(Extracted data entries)

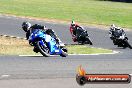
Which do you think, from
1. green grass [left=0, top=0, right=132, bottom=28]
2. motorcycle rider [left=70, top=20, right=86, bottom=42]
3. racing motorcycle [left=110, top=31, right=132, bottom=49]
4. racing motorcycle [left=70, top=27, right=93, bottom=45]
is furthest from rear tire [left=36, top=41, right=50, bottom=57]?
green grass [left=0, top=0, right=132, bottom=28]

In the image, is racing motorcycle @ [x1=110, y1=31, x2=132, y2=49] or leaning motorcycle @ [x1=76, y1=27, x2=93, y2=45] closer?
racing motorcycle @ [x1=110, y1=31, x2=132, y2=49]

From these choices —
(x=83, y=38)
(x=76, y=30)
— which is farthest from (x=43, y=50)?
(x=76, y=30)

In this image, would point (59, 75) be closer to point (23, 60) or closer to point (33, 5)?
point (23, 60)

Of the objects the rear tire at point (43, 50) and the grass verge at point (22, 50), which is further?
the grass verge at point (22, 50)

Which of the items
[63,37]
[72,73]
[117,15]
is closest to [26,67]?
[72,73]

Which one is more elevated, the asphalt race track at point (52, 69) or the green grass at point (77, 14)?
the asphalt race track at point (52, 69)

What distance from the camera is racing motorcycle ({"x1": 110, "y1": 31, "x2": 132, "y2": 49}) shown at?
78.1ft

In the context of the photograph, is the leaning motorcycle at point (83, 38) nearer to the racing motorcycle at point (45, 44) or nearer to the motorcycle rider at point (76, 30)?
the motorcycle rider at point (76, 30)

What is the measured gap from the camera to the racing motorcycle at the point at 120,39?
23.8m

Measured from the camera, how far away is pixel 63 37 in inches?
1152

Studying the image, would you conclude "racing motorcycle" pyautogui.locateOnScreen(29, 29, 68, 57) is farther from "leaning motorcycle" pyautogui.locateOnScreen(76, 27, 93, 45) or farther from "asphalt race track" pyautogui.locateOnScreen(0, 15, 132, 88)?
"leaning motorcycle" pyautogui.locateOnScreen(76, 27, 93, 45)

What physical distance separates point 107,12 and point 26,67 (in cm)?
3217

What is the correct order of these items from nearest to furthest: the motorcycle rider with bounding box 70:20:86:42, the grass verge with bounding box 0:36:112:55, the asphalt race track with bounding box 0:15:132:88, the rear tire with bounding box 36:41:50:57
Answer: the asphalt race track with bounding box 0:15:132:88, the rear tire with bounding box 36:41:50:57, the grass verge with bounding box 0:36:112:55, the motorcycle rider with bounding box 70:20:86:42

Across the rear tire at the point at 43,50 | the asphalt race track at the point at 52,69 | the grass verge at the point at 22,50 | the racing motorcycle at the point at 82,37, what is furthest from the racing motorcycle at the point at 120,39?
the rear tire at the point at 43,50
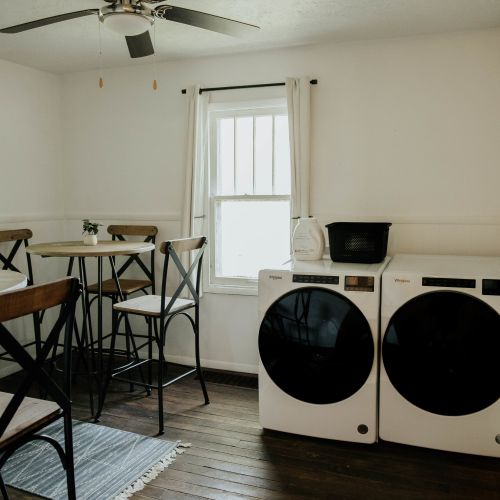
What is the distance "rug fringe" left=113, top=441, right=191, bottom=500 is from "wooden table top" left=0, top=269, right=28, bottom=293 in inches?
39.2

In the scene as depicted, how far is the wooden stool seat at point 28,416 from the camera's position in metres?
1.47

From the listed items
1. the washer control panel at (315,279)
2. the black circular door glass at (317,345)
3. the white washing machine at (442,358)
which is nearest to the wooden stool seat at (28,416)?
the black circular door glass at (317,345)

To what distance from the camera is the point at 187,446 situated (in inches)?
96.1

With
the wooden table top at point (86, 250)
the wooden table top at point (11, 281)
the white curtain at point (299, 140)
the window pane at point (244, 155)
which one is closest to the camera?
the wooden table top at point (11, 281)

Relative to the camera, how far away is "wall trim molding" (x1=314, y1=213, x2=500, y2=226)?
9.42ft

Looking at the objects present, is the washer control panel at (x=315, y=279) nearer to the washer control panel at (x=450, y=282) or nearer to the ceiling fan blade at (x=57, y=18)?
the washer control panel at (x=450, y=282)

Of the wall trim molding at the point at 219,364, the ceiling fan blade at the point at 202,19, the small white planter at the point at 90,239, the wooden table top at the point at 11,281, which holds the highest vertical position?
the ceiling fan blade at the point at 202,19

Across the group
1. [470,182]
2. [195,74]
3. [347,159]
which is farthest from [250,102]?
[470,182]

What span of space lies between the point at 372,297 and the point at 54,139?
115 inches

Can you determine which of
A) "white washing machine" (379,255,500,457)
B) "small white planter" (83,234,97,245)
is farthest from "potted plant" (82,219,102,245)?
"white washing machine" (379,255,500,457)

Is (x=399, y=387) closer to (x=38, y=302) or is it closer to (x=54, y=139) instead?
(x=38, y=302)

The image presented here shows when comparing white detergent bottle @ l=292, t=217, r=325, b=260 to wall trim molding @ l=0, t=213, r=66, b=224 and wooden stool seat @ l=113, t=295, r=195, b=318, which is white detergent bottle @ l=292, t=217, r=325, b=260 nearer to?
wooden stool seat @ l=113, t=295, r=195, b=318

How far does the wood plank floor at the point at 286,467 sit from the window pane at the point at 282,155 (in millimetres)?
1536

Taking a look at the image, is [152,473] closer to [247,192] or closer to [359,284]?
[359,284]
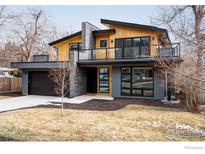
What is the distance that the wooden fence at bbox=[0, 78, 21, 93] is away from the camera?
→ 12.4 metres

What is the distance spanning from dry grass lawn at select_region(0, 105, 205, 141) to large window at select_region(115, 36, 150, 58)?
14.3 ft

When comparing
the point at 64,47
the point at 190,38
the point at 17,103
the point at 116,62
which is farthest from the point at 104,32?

*What the exercise asks*.
Please give all of the lines above again with "wooden fence" swapped for "picket fence" and everything else unchanged. Leave the pictures out of your answer.

*Answer to this exercise*.
Which do you think, from
1. green grass [left=0, top=0, right=132, bottom=28]
2. motorcycle rider [left=70, top=20, right=86, bottom=42]
3. racing motorcycle [left=110, top=31, right=132, bottom=49]
4. racing motorcycle [left=70, top=27, right=93, bottom=45]
is furthest from rear tire [left=36, top=41, right=50, bottom=57]?
green grass [left=0, top=0, right=132, bottom=28]

In the image, is racing motorcycle @ [x1=110, y1=31, x2=132, y2=49] or leaning motorcycle @ [x1=76, y1=27, x2=93, y2=45] closer?
racing motorcycle @ [x1=110, y1=31, x2=132, y2=49]

From these choices —
(x=83, y=38)
(x=76, y=30)
— which is farthest from (x=43, y=50)?
(x=76, y=30)

In this image, would point (59, 75) be closer to point (23, 60) or closer to point (33, 5)?
point (23, 60)

Of the objects the rear tire at point (43, 50) and the grass verge at point (22, 50), which is further?
the grass verge at point (22, 50)

Which of the items
[63,37]
[72,73]
[117,15]
is closest to [26,67]?
[72,73]

Which one is more elevated, the asphalt race track at point (52, 69) or the green grass at point (77, 14)?
the asphalt race track at point (52, 69)

What distance from the camera is racing motorcycle ({"x1": 110, "y1": 31, "x2": 132, "y2": 49}) shown at?
78.1ft

In the context of the photograph, is the leaning motorcycle at point (83, 38) nearer to the racing motorcycle at point (45, 44) or nearer to the motorcycle rider at point (76, 30)?
the motorcycle rider at point (76, 30)

What is the measured gap from the camera to the racing motorcycle at the point at 120,39?
23.8m

Measured from the camera, how far away is pixel 63 37 in inches?
1152

Studying the image, would you conclude "racing motorcycle" pyautogui.locateOnScreen(29, 29, 68, 57) is farther from "leaning motorcycle" pyautogui.locateOnScreen(76, 27, 93, 45) or farther from "asphalt race track" pyautogui.locateOnScreen(0, 15, 132, 88)?
"leaning motorcycle" pyautogui.locateOnScreen(76, 27, 93, 45)

What physical distance separates point 107,12 and point 26,67 (in cm)?
3217

What is the correct order of these items from nearest to furthest: the motorcycle rider with bounding box 70:20:86:42, the grass verge with bounding box 0:36:112:55, the asphalt race track with bounding box 0:15:132:88, the rear tire with bounding box 36:41:50:57
Answer: the asphalt race track with bounding box 0:15:132:88, the rear tire with bounding box 36:41:50:57, the grass verge with bounding box 0:36:112:55, the motorcycle rider with bounding box 70:20:86:42

Across the rear tire at the point at 43,50 | the asphalt race track at the point at 52,69 | the grass verge at the point at 22,50 | the racing motorcycle at the point at 82,37, what is furthest from the racing motorcycle at the point at 120,39?
the rear tire at the point at 43,50
What is the distance "rug fringe" left=113, top=441, right=191, bottom=500 is from "wooden table top" left=0, top=269, right=28, bottom=293 in inches?
39.2

In the scene as depicted, how far is the wooden stool seat at point 28,416 from the camera's position in metres?
1.47

From the listed items
1. the washer control panel at (315,279)
2. the black circular door glass at (317,345)
3. the white washing machine at (442,358)
which is nearest to the wooden stool seat at (28,416)?
the black circular door glass at (317,345)

To what distance from the camera is the point at 187,446 situated (in inches)?
96.1

With
the wooden table top at point (86, 250)
the wooden table top at point (11, 281)
the white curtain at point (299, 140)
the window pane at point (244, 155)
which one is closest to the camera?
the wooden table top at point (11, 281)

Relative to the camera, how far away is "wall trim molding" (x1=314, y1=213, x2=500, y2=226)?
9.42ft

Looking at the objects present, is the washer control panel at (x=315, y=279) nearer to the washer control panel at (x=450, y=282) or nearer to the ceiling fan blade at (x=57, y=18)?
the washer control panel at (x=450, y=282)

Of the wall trim molding at the point at 219,364, the ceiling fan blade at the point at 202,19, the small white planter at the point at 90,239, the wooden table top at the point at 11,281, which holds the highest vertical position?
the ceiling fan blade at the point at 202,19

Across the group
1. [470,182]
2. [195,74]
3. [347,159]
which is farthest from [250,102]?
[470,182]

What span of space lies between the point at 372,297 and the point at 54,139?
115 inches

Can you determine which of
A) "white washing machine" (379,255,500,457)
B) "small white planter" (83,234,97,245)
is farthest from "potted plant" (82,219,102,245)?
"white washing machine" (379,255,500,457)

Is (x=399, y=387) closer to (x=38, y=302) or is it closer to (x=54, y=139) instead?
(x=38, y=302)

The image presented here shows when comparing white detergent bottle @ l=292, t=217, r=325, b=260 to wall trim molding @ l=0, t=213, r=66, b=224 and wooden stool seat @ l=113, t=295, r=195, b=318, which is white detergent bottle @ l=292, t=217, r=325, b=260 nearer to?
wooden stool seat @ l=113, t=295, r=195, b=318

How far does the wood plank floor at the point at 286,467 sit from the window pane at the point at 282,155 (in millimetres)?
1536

Taking a look at the image, is [152,473] closer to [247,192] or closer to [359,284]?
[359,284]
What is the distance that the picket fence at bbox=[0, 78, 21, 93] is away from the camera?
→ 12.4 metres

What is the distance spanning from dry grass lawn at select_region(0, 105, 205, 141) to large window at select_region(115, 36, 150, 58)?
14.3 ft

When comparing
the point at 64,47
the point at 190,38
the point at 17,103
the point at 116,62
which is farthest from the point at 104,32?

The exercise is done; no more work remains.